Prioritising across a multi-application estate

When assessing multiple applications, score each one independently and then sort by a simple priority formula:

Priority = Total Score x Business Alignment Score

This weights applications that are both technically ready and business-critical. An application scoring 22 total with a business alignment of 5 (priority: 110) should migrate before an application scoring 25 total with a business alignment of 2 (priority: 50).

What we have seen in practice

[CLIENT EXAMPLE: Government department with 8 .NET Framework applications ranging from 50k to 400k LOC. Assessment scored each application independently. Three scored 20+ and were migrated in parallel. Two scored 12-15 and were deferred for deeper analysis.
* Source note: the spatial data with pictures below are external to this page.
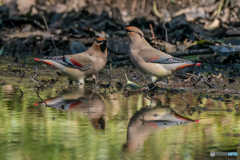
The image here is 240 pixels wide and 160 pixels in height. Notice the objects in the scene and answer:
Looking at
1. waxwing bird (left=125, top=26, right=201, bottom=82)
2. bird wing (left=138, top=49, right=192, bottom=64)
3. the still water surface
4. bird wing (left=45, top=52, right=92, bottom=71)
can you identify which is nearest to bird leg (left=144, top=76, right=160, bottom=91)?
waxwing bird (left=125, top=26, right=201, bottom=82)

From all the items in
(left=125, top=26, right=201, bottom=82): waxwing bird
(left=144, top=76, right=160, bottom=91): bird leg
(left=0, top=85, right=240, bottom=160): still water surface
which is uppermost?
(left=125, top=26, right=201, bottom=82): waxwing bird

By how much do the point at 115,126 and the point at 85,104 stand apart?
1.02 metres

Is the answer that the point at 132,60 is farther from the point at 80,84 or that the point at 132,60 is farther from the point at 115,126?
the point at 115,126

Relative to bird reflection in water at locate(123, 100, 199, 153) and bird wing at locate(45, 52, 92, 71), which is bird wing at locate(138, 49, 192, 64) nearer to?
bird wing at locate(45, 52, 92, 71)

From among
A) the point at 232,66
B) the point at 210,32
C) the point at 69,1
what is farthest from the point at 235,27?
the point at 69,1

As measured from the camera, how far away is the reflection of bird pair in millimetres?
6113

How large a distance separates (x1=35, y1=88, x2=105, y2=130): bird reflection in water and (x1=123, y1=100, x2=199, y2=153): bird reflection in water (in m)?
0.32

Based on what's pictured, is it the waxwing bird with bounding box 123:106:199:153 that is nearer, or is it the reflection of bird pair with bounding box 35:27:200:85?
the waxwing bird with bounding box 123:106:199:153

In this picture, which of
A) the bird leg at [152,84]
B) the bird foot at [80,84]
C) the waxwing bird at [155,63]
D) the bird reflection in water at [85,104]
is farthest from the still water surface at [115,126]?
the bird foot at [80,84]

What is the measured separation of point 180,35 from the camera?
9.58 m

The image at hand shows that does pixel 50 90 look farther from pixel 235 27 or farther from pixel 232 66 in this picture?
pixel 235 27

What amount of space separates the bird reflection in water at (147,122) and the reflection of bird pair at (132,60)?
1405mm

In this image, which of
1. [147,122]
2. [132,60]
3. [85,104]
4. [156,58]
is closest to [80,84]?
[132,60]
Two scored below 10 and were recommended for replacement. One was retired entirely. The structured assessment prevented a “migrate everything” approach that would have wasted budget on applications better served by other strategies.]
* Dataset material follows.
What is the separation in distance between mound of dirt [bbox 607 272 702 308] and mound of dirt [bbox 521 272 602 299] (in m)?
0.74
[CLIENT EXAMPLE: Retail company with a single 280k LOC .NET Framework 4.7.2 e-commerce platform. Initial assessment scored 16 overall, with the lowest scores in test coverage (1) and team capability (2). We recommended a 4-week test-writing sprint before starting migration. After improving test coverage to ~55%, the reassessed score was 21 and migration proceeded successfully over 10 weeks.]

Running your own assessment

You can apply this framework internally. The technical dimensions (1-4) can be partially automated using the .NET Upgrade Assistant and Claude Code. The strategic dimensions (5-6) require honest internal evaluation.
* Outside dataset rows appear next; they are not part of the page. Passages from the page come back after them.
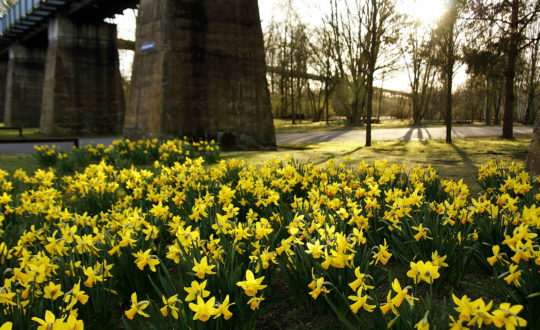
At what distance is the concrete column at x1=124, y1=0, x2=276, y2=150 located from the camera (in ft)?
30.6

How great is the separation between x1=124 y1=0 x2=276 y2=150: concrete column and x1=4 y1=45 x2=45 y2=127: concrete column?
1945 cm

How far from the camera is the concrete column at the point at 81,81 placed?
708 inches

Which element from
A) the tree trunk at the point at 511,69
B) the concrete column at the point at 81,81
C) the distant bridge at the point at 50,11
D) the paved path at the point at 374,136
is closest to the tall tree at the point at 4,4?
the distant bridge at the point at 50,11

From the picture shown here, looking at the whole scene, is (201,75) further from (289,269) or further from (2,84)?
(2,84)

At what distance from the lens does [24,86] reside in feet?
81.0

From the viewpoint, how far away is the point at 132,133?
10484 millimetres

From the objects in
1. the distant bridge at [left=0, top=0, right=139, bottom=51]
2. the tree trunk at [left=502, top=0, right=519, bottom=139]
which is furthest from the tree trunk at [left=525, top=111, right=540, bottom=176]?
the distant bridge at [left=0, top=0, right=139, bottom=51]

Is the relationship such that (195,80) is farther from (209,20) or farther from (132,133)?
(132,133)

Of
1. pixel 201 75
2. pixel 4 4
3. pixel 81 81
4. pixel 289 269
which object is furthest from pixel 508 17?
pixel 4 4

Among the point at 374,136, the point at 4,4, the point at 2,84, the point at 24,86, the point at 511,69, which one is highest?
the point at 4,4

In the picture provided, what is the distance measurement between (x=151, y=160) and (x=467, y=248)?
21.9ft

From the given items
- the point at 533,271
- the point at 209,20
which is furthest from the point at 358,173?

For a more thorough assessment with external objectivity and migration-specific expertise, book a free Legacy .NET Assessment consultation. We will apply this framework to your estate and produce a detailed migration plan with timelines and cost estimates.

This guide is part of our .NET modernisation playbook. For the business case behind modernisation investment, see The Real Cost of Legacy .NET.

Frequently asked questions

How long does a legacy .NET assessment take?
A structured assessment typically takes 2-3 weeks. AI-assisted codebase analysis compresses the technical analysis from weeks to days. The remaining time is spent on business context gathering, stakeholder interviews, and strategic planning.
Can we do the assessment ourselves?
You can apply this scoring framework internally. The technical dimensions (codebase health, dependency risk, test coverage) can be measured with tooling. The strategic dimensions (business alignment, team capability) require honest internal evaluation. External assessment adds objectivity and migration-specific expertise.
What if our application scores poorly on every dimension?
A uniformly low score often indicates that a rebuild is more appropriate than modernisation. The framework helps you reach that conclusion with evidence rather than gut feeling. See our Modernise, Rebuild, or Replace guide for the full decision framework.
Should we assess every application in our estate?
Start with the applications that are causing the most pain or blocking the most important initiatives. Assess 2-3 applications first, then use those assessments to calibrate your approach before tackling the full estate.
How does AI-assisted analysis work in the assessment phase?
Claude Code reads the codebase and produces structured reports on dependency trees, API usage patterns, unsupported APIs, test coverage gaps, and code complexity metrics. This replaces weeks of manual code review with hours of automated analysis, reviewed and interpreted by a senior architect.